___ THE INPUT

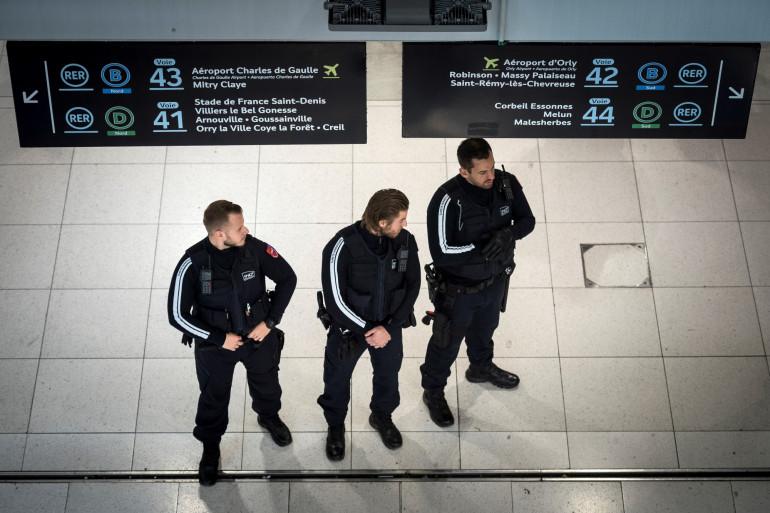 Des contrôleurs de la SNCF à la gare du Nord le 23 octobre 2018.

______
___ THE INPUT

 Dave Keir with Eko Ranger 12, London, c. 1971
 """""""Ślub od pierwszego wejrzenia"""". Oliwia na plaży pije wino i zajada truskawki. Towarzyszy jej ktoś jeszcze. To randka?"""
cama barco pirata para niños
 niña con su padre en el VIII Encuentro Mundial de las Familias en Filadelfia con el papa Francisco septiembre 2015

______
___ THE INPUT

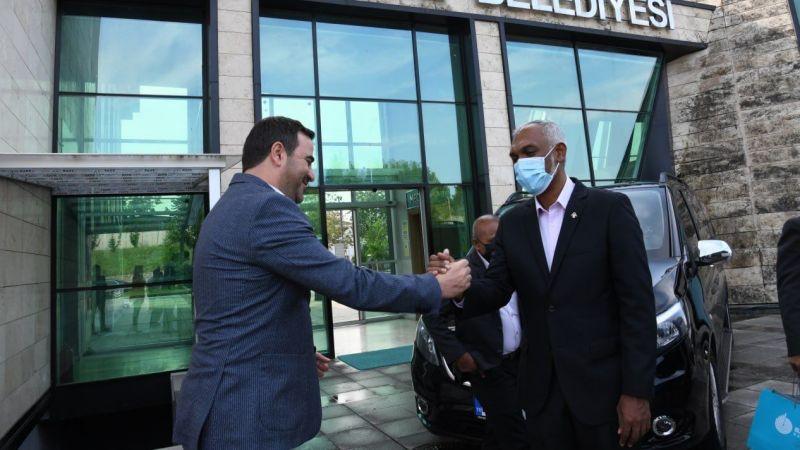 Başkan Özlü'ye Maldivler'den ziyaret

______

== HOW TO COMPLETE THIS TASK ==
Above are some lines. Repeat exactly, and only, those from the line that has "Dave Keir with" through the line that has "niña con su".

== SOLUTION TO THE PROBLEM ==
 Dave Keir with Eko Ranger 12, London, c. 1971
 """""""Ślub od pierwszego wejrzenia"""". Oliwia na plaży pije wino i zajada truskawki. Towarzyszy jej ktoś jeszcze. To randka?"""
cama barco pirata para niños
 niña con su padre en el VIII Encuentro Mundial de las Familias en Filadelfia con el papa Francisco septiembre 2015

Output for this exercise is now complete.